Dataset records
·····

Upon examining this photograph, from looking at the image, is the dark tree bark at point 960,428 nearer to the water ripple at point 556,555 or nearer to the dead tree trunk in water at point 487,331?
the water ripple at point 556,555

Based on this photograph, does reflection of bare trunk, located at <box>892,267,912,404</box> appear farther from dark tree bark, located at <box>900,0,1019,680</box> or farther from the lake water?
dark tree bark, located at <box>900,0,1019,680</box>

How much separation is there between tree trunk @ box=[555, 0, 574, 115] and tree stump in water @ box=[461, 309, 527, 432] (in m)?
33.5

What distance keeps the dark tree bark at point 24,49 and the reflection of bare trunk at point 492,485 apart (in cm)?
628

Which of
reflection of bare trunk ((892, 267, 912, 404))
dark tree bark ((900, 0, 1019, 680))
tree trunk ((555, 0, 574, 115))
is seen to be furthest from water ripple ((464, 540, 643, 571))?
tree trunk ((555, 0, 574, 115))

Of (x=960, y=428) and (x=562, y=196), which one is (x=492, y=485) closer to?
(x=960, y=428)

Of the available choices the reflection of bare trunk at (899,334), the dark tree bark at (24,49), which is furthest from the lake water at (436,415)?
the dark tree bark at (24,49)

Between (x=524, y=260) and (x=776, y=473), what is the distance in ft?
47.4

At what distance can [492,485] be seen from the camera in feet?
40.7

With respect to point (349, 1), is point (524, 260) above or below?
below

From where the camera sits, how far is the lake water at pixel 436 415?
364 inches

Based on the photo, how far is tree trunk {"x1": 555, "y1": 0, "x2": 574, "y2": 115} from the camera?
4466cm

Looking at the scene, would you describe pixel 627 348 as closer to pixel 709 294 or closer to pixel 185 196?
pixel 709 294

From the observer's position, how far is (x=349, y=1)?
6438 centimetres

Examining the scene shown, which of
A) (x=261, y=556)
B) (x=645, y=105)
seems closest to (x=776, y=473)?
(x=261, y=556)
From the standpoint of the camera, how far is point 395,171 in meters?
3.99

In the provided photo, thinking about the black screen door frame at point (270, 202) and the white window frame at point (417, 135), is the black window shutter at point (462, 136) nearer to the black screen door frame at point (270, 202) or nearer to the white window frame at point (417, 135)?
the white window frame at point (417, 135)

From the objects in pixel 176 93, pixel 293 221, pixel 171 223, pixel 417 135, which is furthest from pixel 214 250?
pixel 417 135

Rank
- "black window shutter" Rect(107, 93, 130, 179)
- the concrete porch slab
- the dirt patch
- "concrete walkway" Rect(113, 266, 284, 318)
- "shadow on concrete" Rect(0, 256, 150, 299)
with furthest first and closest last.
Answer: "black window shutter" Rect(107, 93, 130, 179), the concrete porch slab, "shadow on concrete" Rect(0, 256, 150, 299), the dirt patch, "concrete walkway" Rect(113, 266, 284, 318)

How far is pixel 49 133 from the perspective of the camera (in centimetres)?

·····

§ **What to do**
Reproduce verbatim the lines from the one containing "Looking at the scene, would" through the last line of the records, including both.

§ **Written response**
Looking at the scene, would you describe pixel 627 348 as closer to pixel 709 294 or closer to pixel 185 196?
pixel 709 294

From the observer's position, how far is (x=349, y=1)?
6438 centimetres

Examining the scene shown, which of
A) (x=261, y=556)
B) (x=645, y=105)
seems closest to (x=776, y=473)?
(x=261, y=556)
From the standpoint of the camera, how far is point 395,171 in meters?
3.99

In the provided photo, thinking about the black screen door frame at point (270, 202) and the white window frame at point (417, 135), is the black window shutter at point (462, 136) nearer to the black screen door frame at point (270, 202) or nearer to the white window frame at point (417, 135)?
the white window frame at point (417, 135)

From the objects in pixel 176 93, pixel 293 221, pixel 171 223, pixel 417 135, which is furthest from pixel 214 250?
pixel 417 135

Rank
- "black window shutter" Rect(107, 93, 130, 179)
- the concrete porch slab
- the dirt patch
- "concrete walkway" Rect(113, 266, 284, 318)
- "shadow on concrete" Rect(0, 256, 150, 299)
with furthest first and closest last.
Answer: "black window shutter" Rect(107, 93, 130, 179), the concrete porch slab, "shadow on concrete" Rect(0, 256, 150, 299), the dirt patch, "concrete walkway" Rect(113, 266, 284, 318)

How far is pixel 49 133 from the perspective of the camera (in centimetres)?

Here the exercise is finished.